Not everyone would agree, as it all depends on how the cash is to be used, if put to productive use, or in ‘conference tourism’ as of old.
Stating out the components of the surge in the debt stock, the MER presentation said that government securities, namely Treasury bills and bonds issued for Budget financing in August 2017 amounted to Sh542.3bn, of which Sh357.7bnwere Treasury bills and Sh184.7bn as government bonds.
This was just a month, albeit dizzying, of how the debt stock has been rising over the past year, as on an annual basis, the debt stock rose by Sh2.4trn from August 2016 to the month under review. It was an increase of Sh207.8bn from July 2017 and by Sh2,380.2bn as from August 2016.
While critics focus on sizes of debt stock surge and put up nearly fictitious info-bytes as to debt per capita levels, what our children and grandchildren will have to pay, the real lesson can be gleaned elsewhere.

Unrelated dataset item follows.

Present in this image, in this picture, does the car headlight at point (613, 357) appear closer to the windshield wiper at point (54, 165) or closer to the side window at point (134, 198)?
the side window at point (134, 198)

It is in the relative importance of the debt stock and its economic impact, visible or invisible to the naked eye, which helps to grasp in a rapid way how economic growth is tailored, and hopefully this can be added to the design, policy planning.
When such lessons can’t be learned, an economy slides on and on until external shock visits upon it, and is redesigned.
There is something marginally comparable between the Sh542.3bn debt collected in government negotiable assets in one month, and the Sh700bn in public sector corporate deposits in commercial banks withdrawn mid-2016 and placed in the Bank of Tanzania.
The monthly amount is anywhere around two thirds of the deposits figure, and yet economic effects of the two sets of measures are incomparable.
In the first case, of the taking in of Sh542.3bn in Treasury bills and government bonds, one likely effect is taming inflation but little credit impact.
Using that money in purchasing government stock can distantly be said to have had a credit impact in that were it directed to fixed deposits in banks it would boost credit somewhat. It would depend on what term deposit is given in each case, as the longer the deposit the more it can be cycled for loans. It is rather hypothetical.
Public sector corporate deposits were, on the contrary, a nearly fixed or permanent facility at the disposal of commercial banks, which they could lean upon in lending knowing that they had ‘call deposits’ in case their cash flow situation tightened up.
Removing the corporate deposits pushed aside plenty of credit demand for which the reason for being accepted was that compulsive repayment by a certain date, with no reference to chances of realization of collateral, was low at the time that public sector corporate deposits remained in commercial banks.
Thus, while the total amounts removed are comparable to money mopped up for the Treasury in market operations, the net impact is not comparable.
Free funds in investors’ hands flowed to the government for project implementation, with little impact on credit, while removing Sh700bn/- led to a drying up of credit, and foreign trade nosedive.